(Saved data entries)
####################

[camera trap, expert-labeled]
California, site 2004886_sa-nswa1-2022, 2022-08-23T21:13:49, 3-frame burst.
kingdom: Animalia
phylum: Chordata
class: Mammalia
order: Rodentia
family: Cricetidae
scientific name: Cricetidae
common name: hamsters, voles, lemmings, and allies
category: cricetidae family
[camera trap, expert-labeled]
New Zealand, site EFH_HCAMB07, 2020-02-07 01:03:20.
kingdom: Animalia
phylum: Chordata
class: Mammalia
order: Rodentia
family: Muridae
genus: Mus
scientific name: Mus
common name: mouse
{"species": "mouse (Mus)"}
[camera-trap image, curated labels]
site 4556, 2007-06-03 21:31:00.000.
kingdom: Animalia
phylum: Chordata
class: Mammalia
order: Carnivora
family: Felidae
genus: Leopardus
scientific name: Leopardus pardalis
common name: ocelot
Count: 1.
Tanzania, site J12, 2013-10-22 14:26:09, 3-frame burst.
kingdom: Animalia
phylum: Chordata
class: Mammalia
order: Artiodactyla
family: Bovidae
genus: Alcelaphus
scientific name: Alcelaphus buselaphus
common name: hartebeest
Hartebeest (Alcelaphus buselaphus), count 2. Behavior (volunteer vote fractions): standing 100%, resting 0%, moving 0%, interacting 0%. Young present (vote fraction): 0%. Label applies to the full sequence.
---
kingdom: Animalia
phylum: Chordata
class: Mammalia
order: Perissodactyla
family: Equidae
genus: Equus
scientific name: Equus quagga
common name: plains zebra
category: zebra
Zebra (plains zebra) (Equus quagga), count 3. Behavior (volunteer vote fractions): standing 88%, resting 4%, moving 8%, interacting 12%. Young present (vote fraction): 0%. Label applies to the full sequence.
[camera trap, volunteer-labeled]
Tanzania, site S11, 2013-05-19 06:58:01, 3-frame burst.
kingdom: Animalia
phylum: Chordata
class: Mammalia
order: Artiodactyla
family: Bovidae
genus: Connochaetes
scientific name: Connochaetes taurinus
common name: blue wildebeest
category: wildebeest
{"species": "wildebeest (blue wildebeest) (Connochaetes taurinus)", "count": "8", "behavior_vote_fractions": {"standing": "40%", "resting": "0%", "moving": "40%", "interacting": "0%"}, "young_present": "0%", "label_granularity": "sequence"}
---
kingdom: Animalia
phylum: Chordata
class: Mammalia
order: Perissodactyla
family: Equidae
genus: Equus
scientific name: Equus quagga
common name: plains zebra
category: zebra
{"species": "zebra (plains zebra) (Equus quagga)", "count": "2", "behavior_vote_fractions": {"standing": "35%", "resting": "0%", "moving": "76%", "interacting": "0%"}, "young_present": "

####################

#### [REQUIRED ACTION]
From the first line to the last, retype the records exactly.

#### [WRITTEN ANSWER]
[camera trap, expert-labeled]
California, site 2004886_sa-nswa1-2022, 2022-08-23T21:13:49, 3-frame burst.
kingdom: Animalia
phylum: Chordata
class: Mammalia
order: Rodentia
family: Cricetidae
scientific name: Cricetidae
common name: hamsters, voles, lemmings, and allies
category: cricetidae family
[camera trap, expert-labeled]
New Zealand, site EFH_HCAMB07, 2020-02-07 01:03:20.
kingdom: Animalia
phylum: Chordata
class: Mammalia
order: Rodentia
family: Muridae
genus: Mus
scientific name: Mus
common name: mouse
{"species": "mouse (Mus)"}
[camera-trap image, curated labels]
site 4556, 2007-06-03 21:31:00.000.
kingdom: Animalia
phylum: Chordata
class: Mammalia
order: Carnivora
family: Felidae
genus: Leopardus
scientific name: Leopardus pardalis
common name: ocelot
Count: 1.
Tanzania, site J12, 2013-10-22 14:26:09, 3-frame burst.
kingdom: Animalia
phylum: Chordata
class: Mammalia
order: Artiodactyla
family: Bovidae
genus: Alcelaphus
scientific name: Alcelaphus buselaphus
common name: hartebeest
Hartebeest (Alcelaphus buselaphus), count 2. Behavior (volunteer vote fractions): standing 100%, resting 0%, moving 0%, interacting 0%. Young present (vote fraction): 0%. Label applies to the full sequence.
---
kingdom: Animalia
phylum: Chordata
class: Mammalia
order: Perissodactyla
family: Equidae
genus: Equus
scientific name: Equus quagga
common name: plains zebra
category: zebra
Zebra (plains zebra) (Equus quagga), count 3. Behavior (volunteer vote fractions): standing 88%, resting 4%, moving 8%, interacting 12%. Young present (vote fraction): 0%. Label applies to the full sequence.
[camera trap, volunteer-labeled]
Tanzania, site S11, 2013-05-19 06:58:01, 3-frame burst.
kingdom: Animalia
phylum: Chordata
class: Mammalia
order: Artiodactyla
family: Bovidae
genus: Connochaetes
scientific name: Connochaetes taurinus
common name: blue wildebeest
category: wildebeest
{"species": "wildebeest (blue wildebeest) (Connochaetes taurinus)", "count": "8", "behavior_vote_fractions": {"standing": "40%", "resting": "0%", "moving": "40%", "interacting": "0%"}, "young_present": "0%", "label_granularity": "sequence"}
---
kingdom: Animalia
phylum: Chordata
class: Mammalia
order: Perissodactyla
family: Equidae
genus: Equus
scientific name: Equus quagga
common name: plains zebra
category: zebra
{"species": "zebra (plains zebra) (Equus quagga)", "count": "2", "behavior_vote_fractions": {"standing": "35%", "resting": "0%", "moving": "76%", "interacting": "0%"}, "young_present": "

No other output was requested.